How to align dotfill to the right

\leaders

If you need vertically aligned dots, then you need \leaders. It is also used by \@dottedtocline from the table of contents. There is a kind of invisible fixed grid of leader boxes (horizontal positions are fixed) and \leaders select the boxes whose width fits entirely in the wanted space.

  • (+) Vertical alignment.
  • (+) Overall equal distances between dots.
  • (−) A leader box with with w might not be shown if the space is smaller than 2 * w, depending on the horizontal position.

\cleaders

The leader boxes are tightly packed in the middle of the space, available space (smaller than the width of a leader box) is distributed at the left and right side.
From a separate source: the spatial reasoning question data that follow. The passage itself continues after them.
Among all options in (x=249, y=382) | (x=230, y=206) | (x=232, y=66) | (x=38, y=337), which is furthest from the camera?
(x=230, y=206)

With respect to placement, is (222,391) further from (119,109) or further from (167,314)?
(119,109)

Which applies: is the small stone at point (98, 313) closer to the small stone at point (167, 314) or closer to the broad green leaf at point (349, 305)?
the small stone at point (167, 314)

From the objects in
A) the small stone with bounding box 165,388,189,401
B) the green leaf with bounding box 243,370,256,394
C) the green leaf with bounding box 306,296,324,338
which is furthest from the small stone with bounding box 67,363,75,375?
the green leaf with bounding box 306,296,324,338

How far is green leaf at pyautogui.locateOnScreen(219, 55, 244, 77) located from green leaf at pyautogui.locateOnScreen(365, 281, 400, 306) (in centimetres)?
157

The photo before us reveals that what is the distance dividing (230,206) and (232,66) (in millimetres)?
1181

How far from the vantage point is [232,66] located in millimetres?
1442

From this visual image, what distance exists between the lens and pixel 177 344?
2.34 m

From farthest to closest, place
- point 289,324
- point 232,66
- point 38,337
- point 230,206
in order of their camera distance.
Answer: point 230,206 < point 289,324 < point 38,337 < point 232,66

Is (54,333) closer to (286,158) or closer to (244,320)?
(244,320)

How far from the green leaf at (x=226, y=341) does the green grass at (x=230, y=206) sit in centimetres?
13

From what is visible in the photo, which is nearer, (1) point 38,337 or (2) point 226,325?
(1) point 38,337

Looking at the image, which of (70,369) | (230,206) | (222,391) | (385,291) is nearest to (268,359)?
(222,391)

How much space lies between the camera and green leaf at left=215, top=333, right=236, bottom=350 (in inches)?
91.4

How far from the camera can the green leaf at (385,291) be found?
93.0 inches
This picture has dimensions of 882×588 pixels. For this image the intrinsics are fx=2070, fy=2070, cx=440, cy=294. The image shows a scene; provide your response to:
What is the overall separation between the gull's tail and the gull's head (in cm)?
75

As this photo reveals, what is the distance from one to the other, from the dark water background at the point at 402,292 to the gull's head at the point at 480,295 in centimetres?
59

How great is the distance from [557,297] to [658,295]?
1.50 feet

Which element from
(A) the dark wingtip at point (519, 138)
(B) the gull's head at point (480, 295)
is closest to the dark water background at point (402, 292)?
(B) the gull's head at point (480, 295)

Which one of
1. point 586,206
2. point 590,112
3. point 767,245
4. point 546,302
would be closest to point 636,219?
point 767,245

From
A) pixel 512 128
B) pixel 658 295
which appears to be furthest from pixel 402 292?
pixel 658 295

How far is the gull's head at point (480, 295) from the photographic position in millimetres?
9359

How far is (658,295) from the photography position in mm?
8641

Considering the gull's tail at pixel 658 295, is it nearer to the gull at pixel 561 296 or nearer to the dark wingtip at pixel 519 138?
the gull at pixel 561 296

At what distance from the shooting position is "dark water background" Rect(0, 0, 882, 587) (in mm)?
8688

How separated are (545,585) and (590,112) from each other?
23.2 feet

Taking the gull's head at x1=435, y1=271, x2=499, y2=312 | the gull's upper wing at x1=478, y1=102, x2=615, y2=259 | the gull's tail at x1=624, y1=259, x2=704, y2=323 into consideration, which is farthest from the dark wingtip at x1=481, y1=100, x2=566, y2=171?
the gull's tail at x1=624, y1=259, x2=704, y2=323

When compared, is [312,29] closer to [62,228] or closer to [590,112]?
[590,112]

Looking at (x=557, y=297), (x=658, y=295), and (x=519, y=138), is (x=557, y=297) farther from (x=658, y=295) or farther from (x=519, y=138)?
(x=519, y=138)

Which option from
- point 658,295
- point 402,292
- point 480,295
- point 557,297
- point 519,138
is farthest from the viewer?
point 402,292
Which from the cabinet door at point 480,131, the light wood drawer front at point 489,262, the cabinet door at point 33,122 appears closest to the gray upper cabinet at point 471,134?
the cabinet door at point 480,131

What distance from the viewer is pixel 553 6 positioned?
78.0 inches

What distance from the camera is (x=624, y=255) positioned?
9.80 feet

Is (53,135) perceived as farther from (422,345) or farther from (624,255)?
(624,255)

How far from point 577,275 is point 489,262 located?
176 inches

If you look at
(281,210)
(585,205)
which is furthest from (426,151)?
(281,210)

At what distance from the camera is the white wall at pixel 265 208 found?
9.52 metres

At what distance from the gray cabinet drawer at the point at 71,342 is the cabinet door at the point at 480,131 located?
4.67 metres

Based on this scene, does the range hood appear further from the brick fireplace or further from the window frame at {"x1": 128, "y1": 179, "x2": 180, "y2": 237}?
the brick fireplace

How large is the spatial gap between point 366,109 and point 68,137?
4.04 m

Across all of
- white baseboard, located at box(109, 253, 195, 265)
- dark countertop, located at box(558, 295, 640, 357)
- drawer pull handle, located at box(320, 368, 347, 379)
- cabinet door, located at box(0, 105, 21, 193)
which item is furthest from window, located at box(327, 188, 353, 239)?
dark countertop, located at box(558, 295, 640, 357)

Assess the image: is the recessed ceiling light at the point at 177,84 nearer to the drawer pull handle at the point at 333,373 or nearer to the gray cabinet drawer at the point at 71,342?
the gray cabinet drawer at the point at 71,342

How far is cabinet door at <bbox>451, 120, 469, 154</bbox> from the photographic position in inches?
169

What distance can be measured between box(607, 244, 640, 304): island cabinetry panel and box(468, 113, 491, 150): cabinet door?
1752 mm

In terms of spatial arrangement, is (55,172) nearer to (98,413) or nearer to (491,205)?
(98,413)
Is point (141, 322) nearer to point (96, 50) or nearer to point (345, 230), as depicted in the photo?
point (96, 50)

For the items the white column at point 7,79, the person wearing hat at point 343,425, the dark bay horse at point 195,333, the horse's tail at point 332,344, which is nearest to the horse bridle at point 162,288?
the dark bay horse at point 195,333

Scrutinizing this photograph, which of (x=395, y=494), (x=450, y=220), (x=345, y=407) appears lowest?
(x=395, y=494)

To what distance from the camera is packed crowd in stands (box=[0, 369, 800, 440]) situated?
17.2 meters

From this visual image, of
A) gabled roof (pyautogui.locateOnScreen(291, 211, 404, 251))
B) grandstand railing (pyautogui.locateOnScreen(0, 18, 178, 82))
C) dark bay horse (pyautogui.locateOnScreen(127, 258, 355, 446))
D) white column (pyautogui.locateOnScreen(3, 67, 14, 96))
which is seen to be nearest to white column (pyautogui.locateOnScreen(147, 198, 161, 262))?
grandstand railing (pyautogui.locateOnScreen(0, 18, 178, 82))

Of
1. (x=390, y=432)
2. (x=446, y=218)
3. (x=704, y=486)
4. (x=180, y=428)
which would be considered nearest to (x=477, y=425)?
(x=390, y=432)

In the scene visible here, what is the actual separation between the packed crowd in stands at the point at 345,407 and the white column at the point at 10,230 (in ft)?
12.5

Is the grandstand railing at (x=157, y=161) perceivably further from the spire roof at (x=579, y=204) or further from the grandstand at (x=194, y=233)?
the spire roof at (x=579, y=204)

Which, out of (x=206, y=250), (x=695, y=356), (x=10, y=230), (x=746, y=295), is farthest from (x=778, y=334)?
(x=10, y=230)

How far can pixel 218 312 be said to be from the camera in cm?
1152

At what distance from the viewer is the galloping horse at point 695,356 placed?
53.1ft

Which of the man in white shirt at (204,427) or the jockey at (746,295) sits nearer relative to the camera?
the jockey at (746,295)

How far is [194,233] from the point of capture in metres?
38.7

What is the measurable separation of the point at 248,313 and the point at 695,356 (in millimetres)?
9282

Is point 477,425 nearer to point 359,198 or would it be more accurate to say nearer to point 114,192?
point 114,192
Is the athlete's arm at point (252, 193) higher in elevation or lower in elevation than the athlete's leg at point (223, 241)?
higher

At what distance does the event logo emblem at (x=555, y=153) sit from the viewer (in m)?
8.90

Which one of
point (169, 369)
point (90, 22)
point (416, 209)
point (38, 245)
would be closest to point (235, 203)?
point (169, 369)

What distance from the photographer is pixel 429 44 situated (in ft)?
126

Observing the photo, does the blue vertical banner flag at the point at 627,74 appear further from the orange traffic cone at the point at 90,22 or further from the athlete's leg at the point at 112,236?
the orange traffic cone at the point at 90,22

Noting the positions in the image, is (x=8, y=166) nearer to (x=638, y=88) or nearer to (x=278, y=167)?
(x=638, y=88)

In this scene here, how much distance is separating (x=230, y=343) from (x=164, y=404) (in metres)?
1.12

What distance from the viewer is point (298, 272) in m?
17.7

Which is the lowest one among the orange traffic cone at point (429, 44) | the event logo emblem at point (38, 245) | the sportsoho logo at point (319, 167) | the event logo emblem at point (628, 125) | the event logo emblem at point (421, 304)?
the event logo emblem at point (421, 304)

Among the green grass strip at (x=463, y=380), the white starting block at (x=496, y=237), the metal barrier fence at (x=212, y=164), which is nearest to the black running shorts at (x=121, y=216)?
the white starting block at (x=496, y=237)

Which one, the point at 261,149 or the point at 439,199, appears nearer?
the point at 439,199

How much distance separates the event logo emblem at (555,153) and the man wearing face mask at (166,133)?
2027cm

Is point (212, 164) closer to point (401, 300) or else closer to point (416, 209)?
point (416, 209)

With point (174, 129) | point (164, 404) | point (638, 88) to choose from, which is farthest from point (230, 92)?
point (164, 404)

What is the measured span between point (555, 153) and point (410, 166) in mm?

Example from "The TeXbook" with leader box of width 10pt and the available space of 56pt:

3pt box box box box box 3pt
  • (−) No vertical alignment of the leader boxes.
  • (+) Overall equal distances between dots.

\xleaders

The "extensible" leaders divides the available space in as many slots as possible and the leader boxes are put horizontally centered inside the slots. Example from "The TeXbook" with leader box of width 10pt and the available space of 56pt:

1pt box 1pt box 1pt box 1pt box 1pt box 1pt
  • (−) No vertical alignment of the leader boxes.
  • (−) Dot distances differ from one \xleader to another.
  • (+) Probably it looks best for single isolated instances.

Summary

If vertical alignment is needed (table of contents, nomenclature, ...), then \leaders is the right command.


Please always post complete documents so answers may be tested, but you are using \cleaders so the dots are centred between the boxed number and the (unshown) earlier text which means their position is irregular depending on that text. I suspect you want \leaders or \xleaders.